Wolfgang Tiefensee wollte eigentlich nie ganz nach oben. Als Wirtschaftsminister in Thüringen fühlte er sich aber sichtlich wohl. Bleibt er im Amt?

Tiefensee zeigt sich als Wirtschaftsminister nah an den Bürger*innen und besucht auch gerne Fabriken Foto: dpa

Dresden taz | Er wirkt immer vornehm und beherrscht, wählt die Worte wohl, ohne professoral zu erscheinen. Hinter der hohen, kahlen Denkerstirn spürt man geradezu, wie die Synapsen schnapsen. Wolfgang Tiefensee ist ein Aristokrat im Politikgeschäft, aber ein bürgernaher. Er kann als einer der wenigen verbliebenen Charismatiker der ostdeutschen Nachwendegeneration gelten, gleichzeitig fühlt man sich an den Typ Verfassungspatriot der frühen Bundesrepublik West erinnert.

51 Prozent der Thüringer sind mit seiner Arbeit als Wirtschaftsminister zufrieden, der zweite Platz hinter Ministerpräsident Bodo Ramelow. Der ideale SPD-Spitzenkandidat. Aber seine Partei wird dennoch bei der Landtagswahl wahrscheinlich auf ein deprimierend einstelliges Ergebnis zurückfallen.

Der 1955 im thüringischen Gera geborene Elektronik-Ingenieur saß 1990 für die Bürgerrechtsbewegung „Demokratie jetzt“ am Runden Tisch in Leipzig. Zur ersten freien Stadtratswahl kandidierte der ehemalige Bausoldat und Waffendienstverweigerer noch für das Bündnis 90. Erst auf Drängen von Oberbürgermeister Hinrich Lehmann-Grube trat Tiefensee 1995 der SPD bei und übernahm von ihm als bisheriger Dezernent für Jugend, Schule und Sport 1998 die Amtskette.
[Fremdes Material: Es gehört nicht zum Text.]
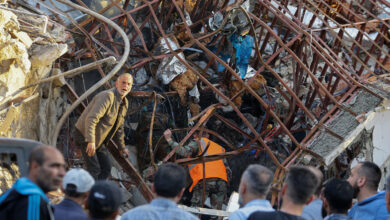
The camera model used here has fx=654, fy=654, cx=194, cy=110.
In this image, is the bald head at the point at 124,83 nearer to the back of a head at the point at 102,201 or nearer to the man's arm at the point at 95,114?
the man's arm at the point at 95,114

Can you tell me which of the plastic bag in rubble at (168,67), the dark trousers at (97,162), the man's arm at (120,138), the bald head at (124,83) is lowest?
the dark trousers at (97,162)

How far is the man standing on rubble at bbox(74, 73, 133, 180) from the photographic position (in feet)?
23.4

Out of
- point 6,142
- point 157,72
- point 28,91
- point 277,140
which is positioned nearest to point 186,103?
point 157,72

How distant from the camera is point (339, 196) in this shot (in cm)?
478

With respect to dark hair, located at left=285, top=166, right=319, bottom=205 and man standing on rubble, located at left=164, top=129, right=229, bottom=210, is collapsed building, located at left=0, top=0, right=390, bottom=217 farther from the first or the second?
dark hair, located at left=285, top=166, right=319, bottom=205

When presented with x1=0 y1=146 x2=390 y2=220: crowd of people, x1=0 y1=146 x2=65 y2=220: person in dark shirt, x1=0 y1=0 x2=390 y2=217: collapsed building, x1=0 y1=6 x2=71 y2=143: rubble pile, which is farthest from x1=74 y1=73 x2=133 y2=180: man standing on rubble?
x1=0 y1=146 x2=65 y2=220: person in dark shirt

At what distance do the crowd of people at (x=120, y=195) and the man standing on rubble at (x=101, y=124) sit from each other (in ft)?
9.05

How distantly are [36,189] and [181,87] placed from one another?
7.11m

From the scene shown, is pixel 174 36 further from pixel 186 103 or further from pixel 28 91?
pixel 28 91

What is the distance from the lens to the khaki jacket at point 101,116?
7105 millimetres

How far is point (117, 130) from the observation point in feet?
25.2


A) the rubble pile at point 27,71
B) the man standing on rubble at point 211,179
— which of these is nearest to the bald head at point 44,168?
the rubble pile at point 27,71

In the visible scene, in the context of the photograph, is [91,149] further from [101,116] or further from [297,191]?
[297,191]

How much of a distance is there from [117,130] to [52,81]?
1.26m
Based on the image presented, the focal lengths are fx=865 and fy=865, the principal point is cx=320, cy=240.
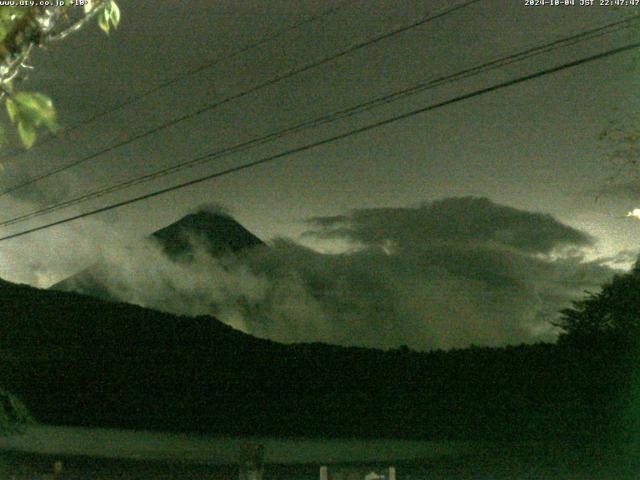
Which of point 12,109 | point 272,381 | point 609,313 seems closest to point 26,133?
point 12,109

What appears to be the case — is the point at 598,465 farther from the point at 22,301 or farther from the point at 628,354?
the point at 22,301

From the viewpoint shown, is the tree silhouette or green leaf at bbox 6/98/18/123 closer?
green leaf at bbox 6/98/18/123

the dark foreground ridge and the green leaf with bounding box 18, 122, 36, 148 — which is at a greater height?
the dark foreground ridge

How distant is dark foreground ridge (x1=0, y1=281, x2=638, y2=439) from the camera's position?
772 inches

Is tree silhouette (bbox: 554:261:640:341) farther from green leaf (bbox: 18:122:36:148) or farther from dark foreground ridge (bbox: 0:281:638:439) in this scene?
green leaf (bbox: 18:122:36:148)

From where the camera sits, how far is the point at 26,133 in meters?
2.80

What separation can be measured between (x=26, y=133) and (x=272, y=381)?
26.0m

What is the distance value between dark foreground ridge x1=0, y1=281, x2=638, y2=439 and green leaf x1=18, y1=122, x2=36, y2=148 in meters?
17.3

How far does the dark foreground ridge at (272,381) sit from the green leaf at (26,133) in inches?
680

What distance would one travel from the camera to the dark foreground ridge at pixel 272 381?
19609 mm

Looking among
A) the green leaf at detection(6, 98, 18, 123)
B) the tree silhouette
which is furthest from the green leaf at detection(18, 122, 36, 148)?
the tree silhouette

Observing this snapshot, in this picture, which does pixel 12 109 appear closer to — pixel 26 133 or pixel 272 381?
pixel 26 133

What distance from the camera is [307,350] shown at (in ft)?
91.5

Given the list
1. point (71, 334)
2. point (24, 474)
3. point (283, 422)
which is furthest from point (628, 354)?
point (71, 334)
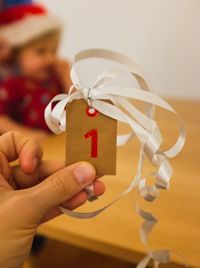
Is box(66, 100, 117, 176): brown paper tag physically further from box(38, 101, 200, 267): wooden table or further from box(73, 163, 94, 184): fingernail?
box(38, 101, 200, 267): wooden table

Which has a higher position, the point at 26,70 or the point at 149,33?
the point at 149,33

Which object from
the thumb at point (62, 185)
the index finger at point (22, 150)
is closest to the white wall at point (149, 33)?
the index finger at point (22, 150)

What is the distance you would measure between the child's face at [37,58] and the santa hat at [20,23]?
0.08 feet

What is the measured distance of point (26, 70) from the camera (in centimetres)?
120

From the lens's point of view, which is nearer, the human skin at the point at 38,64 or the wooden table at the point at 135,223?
the wooden table at the point at 135,223

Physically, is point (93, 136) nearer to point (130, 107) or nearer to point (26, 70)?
point (130, 107)

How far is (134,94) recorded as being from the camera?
423 mm

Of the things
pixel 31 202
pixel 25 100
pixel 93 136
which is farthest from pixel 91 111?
pixel 25 100

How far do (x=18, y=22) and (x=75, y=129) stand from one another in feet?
2.84

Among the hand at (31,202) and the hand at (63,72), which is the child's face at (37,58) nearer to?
the hand at (63,72)

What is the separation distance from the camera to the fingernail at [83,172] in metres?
0.45

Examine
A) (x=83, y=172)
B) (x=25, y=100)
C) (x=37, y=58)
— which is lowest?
(x=25, y=100)

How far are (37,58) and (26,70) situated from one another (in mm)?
53

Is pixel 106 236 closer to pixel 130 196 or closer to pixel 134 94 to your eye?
pixel 130 196
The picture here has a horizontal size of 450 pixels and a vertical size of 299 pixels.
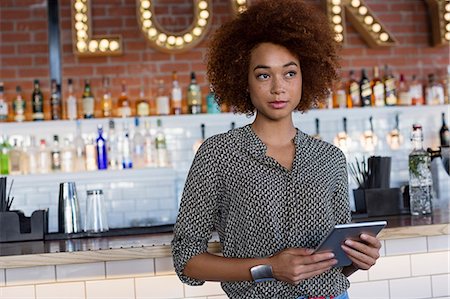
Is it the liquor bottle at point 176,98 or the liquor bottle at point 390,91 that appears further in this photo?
the liquor bottle at point 390,91

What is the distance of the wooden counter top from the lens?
257 cm

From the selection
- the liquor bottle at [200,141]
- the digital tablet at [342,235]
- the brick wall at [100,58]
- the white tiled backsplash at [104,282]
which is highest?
the brick wall at [100,58]

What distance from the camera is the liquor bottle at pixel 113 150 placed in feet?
16.4

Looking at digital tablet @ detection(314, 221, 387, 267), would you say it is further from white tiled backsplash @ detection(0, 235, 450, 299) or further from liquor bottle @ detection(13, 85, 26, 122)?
liquor bottle @ detection(13, 85, 26, 122)

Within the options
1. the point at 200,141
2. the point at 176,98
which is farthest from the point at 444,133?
the point at 176,98

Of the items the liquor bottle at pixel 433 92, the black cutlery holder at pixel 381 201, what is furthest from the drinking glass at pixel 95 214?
the liquor bottle at pixel 433 92

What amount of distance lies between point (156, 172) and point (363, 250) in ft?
10.7

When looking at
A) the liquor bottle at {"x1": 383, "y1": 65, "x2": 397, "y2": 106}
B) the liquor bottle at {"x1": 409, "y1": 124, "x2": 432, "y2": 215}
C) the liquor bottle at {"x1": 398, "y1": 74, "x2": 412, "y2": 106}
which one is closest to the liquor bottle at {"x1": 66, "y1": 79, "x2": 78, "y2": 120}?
the liquor bottle at {"x1": 383, "y1": 65, "x2": 397, "y2": 106}

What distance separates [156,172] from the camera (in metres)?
4.99

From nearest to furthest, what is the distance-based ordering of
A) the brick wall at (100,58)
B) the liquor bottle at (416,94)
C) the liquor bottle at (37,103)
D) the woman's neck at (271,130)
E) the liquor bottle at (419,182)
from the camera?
1. the woman's neck at (271,130)
2. the liquor bottle at (419,182)
3. the liquor bottle at (37,103)
4. the brick wall at (100,58)
5. the liquor bottle at (416,94)

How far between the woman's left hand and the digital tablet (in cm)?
1

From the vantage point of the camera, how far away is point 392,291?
9.32 ft

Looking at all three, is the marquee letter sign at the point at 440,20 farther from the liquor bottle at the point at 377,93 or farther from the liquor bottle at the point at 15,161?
the liquor bottle at the point at 15,161

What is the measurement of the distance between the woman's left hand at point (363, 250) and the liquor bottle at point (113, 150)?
333 cm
In seine Leipziger Oberbürgermeisterzeit fällt das „Leipziger Modell“ wechselnder Mehrheiten im Stadtrat. Tiefensee schilderte beim taz-Wahlforum in Erfurt, wie auf der Basis persönlicher Gewissensentscheidungen dennoch der Stadthaushalt einstimmig verabschiedet wurde.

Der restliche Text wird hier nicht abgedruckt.